Because it doesn't sell consumer-facing products and services, many people might not be familiar with Toast (TOST 3.42%), which views itself as the operating system of the restaurants that it serves. The business sells point-of-sale hardware solutions and offers various software and service tools for accepting payments, managing payroll, setting up loyalty programs, and making loans that all make it easier to manage a restaurant location.

Shares of this SaaS enterprise are currently trading 72% below their all-time high. But don't let the market's punishment discourage you. Here are three reasons you should consider buying Toast like there's no tomorrow.

Growth is a key part of the story

Ever since Toast was founded in 2012, its growth has been jaw-dropping. Revenue in the third quarter of 2023 (ended Sept. 30) was up 37% year over year, and it was 112% higher than the same period two years ago. Despite macroeconomic headwinds like higher interest rates and inflationary pressures, Toast continues expanding at a brisk pace.

It's not surprising. The business has developed products and services that are in huge demand in the restaurant sector. This shows that Toast is solving a critical problem, which is just how complex and difficult it can be to find back-end solutions from multiple providers to better operate a restaurant. Toast's all-in-one and end-to-end offerings make life easier for owners and managers.

Toast currently has a customer base of 99,000 restaurants, representing more than 10% share in the U.S. -- so there is a huge total addressable market to penetrate. There are 860,000 restaurant locations in this country and 22 million worldwide. Moreover, it is estimated that restaurants will spend $55 billion on tech efforts in the U.S. This means Toast's annualized sales of $4 billion are a tiny share of the overall market.

With the constant introduction of new features, it's easy to see that Toast will continue to provide a compelling proposition for existing and new users.
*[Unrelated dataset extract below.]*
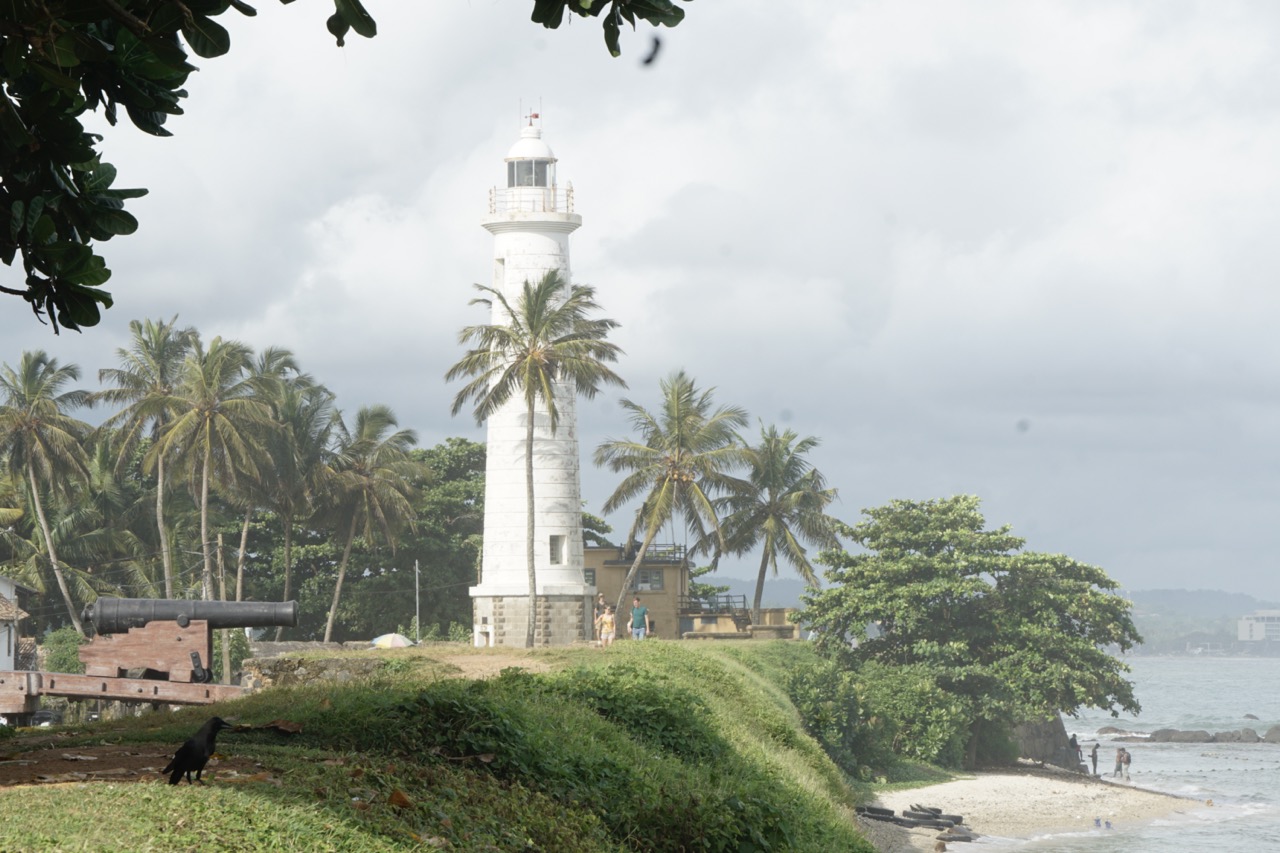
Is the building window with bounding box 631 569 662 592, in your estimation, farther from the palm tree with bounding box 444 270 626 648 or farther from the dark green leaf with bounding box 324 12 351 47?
the dark green leaf with bounding box 324 12 351 47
And this should lead to strong growth in the years ahead.

An economic moat is present

An economic moat is a set of characteristics that helps a specific business outperform competitors and discourage new entrants from entering the industry. You usually only see this with more established businesses. That's why it's surprising to see Toast already showing signs of having an economic moat.

More specifically, the company benefits from switching costs. The decision for a restaurant operator to want to change to a different service provider has to be a difficult one, given the potential disruptions it can cause on a day-to-day basis.
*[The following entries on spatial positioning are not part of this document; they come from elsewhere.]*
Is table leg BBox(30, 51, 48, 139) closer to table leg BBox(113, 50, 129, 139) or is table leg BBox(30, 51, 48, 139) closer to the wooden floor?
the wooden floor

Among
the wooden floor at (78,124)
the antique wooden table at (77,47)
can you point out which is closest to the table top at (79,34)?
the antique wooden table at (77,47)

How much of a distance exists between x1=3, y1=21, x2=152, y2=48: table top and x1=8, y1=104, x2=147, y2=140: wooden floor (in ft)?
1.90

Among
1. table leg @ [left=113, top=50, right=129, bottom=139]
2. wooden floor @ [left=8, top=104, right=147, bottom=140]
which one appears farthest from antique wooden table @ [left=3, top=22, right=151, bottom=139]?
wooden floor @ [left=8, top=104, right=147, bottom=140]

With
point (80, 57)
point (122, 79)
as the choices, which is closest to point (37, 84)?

Toast's rapid growth thus far demonstrates that it is providing a valuable service to customers. I suspect once managers and employees of a restaurant get familiar with Toast's hardware and software, and figure out how seamless and beneficial it is, they have no intention to switch to competing providers. This lock-in is extremely valuable for Toast.

The company might also be building a well-recognized brand within the industry. Toast mentioned that 20% of new customers come from referrals. Again, this goes to show just how fantastic Toast's product offering is. But maybe more importantly, over time it could help drive down marketing expenses for the business. And this could lead to consistent profits down the road.
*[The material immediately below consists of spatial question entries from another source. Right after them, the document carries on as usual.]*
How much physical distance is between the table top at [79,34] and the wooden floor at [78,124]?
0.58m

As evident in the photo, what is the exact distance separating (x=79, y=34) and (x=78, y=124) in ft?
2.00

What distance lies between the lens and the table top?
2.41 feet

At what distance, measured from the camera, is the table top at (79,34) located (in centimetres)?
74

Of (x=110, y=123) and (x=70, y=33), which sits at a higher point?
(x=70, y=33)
The setup is favorable for investors

Investors remain pessimistic about Toast as its stock sits significantly lower than its all-time high. It also doesn't help that shares were up only 1% last year, while the broader Nasdaq Composite index skyrocketed 43%.

As a result of this poor performance, shares currently trade at a price-to-sales ratio of 2.7. That's a huge discount to Toast's historical average valuation. And it presents investors with a very favorable setup to buy a competitively advantaged business at a cheap price.